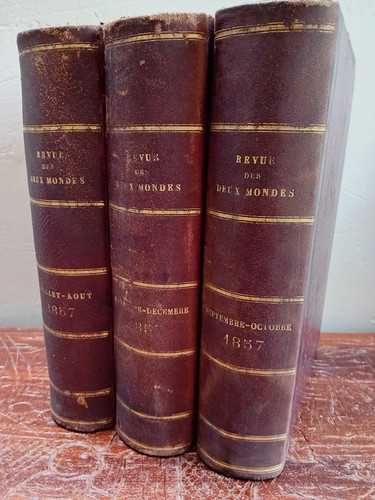 Revue des deux mondes 1857 - revue,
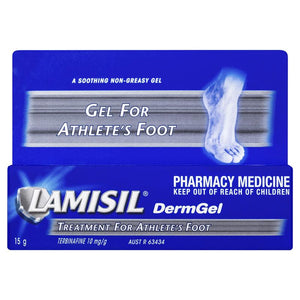 Lamisil Dermgel 15g - Fairy springs pharmacy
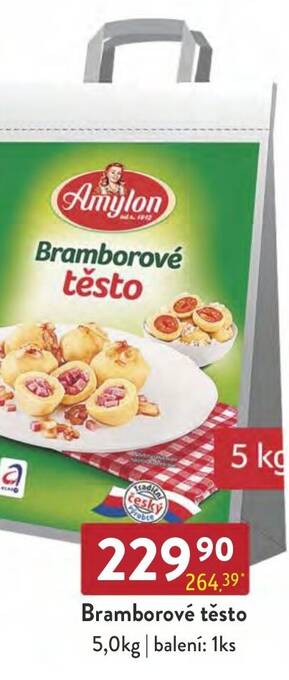 Qanto Bramborové těsto nabídka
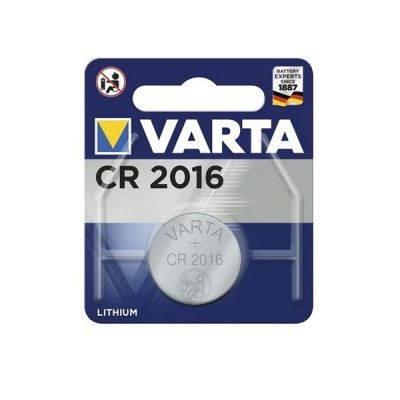 Baterie litiu CR2016, 3V, Varta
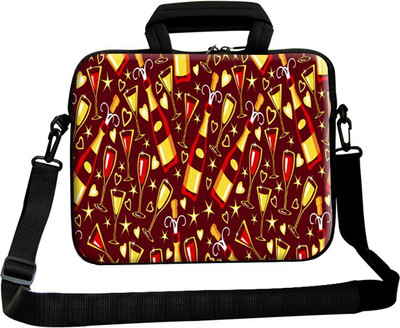 

Theskinmantra 15 inch Laptop Messenger Bag(Multicolor)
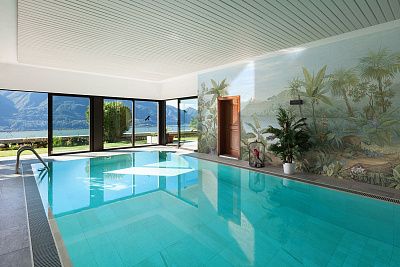 Фото Фреска ALBA Tropic арт. 800210 - Тропики  | Студия фресок и фотопанно "La Stanza"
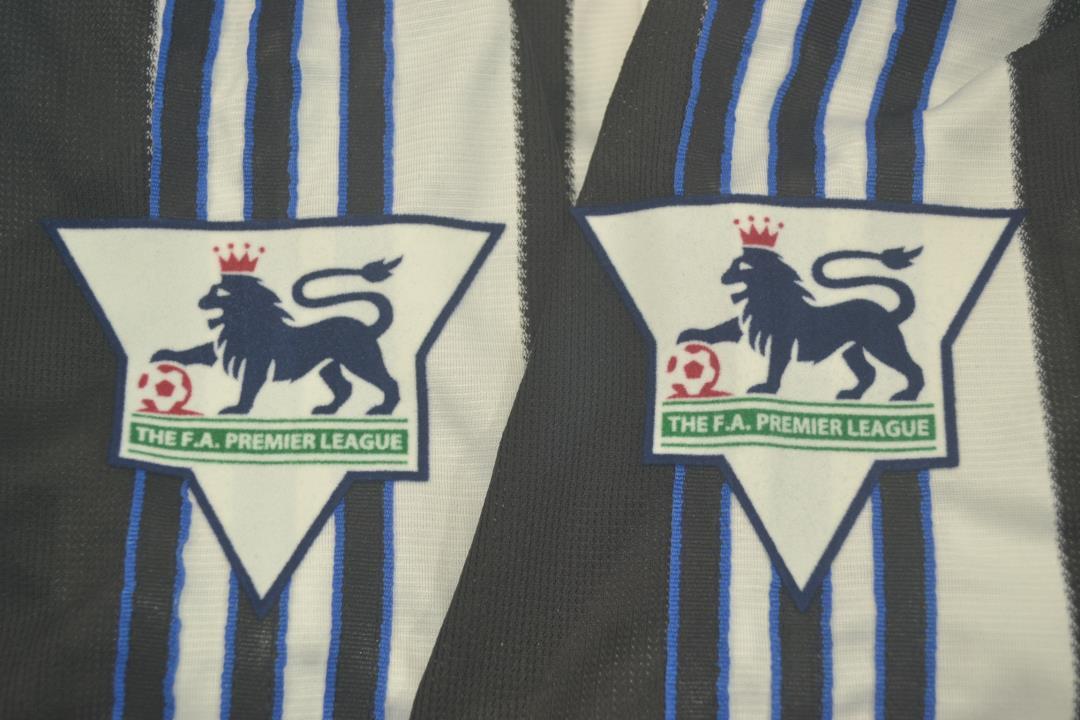 Maillot domicile de Newcastle United 1995/97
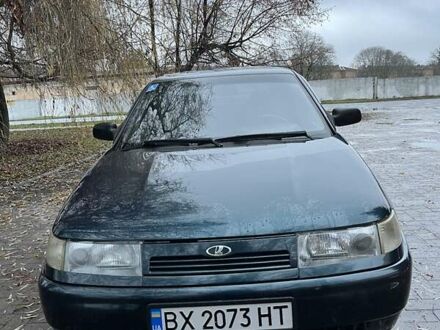 Зеленый ВАЗ 2112, объемом двигателя 1.6 л и пробегом 174 тыс. км за 2600 $, фото 1 на Automoto.ua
—————
What is needed: Can you copy the text of each record above character for character, leaving the pictures out of your answer?

Solved exercise:
 Revue des deux mondes 1857 - revue,
 Lamisil Dermgel 15g - Fairy springs pharmacy
 Qanto Bramborové těsto nabídka
 Baterie litiu CR2016, 3V, Varta

Theskinmantra 15 inch Laptop Messenger Bag(Multicolor)
 Фото Фреска ALBA Tropic арт. 800210 - Тропики  | Студия фресок и фотопанно "La Stanza"
 Maillot domicile de Newcastle United 1995/97
 Зеленый ВАЗ 2112, объемом двигателя 1.6 л и пробегом 174 тыс. км за 2600 $, фото 1 на Automoto.ua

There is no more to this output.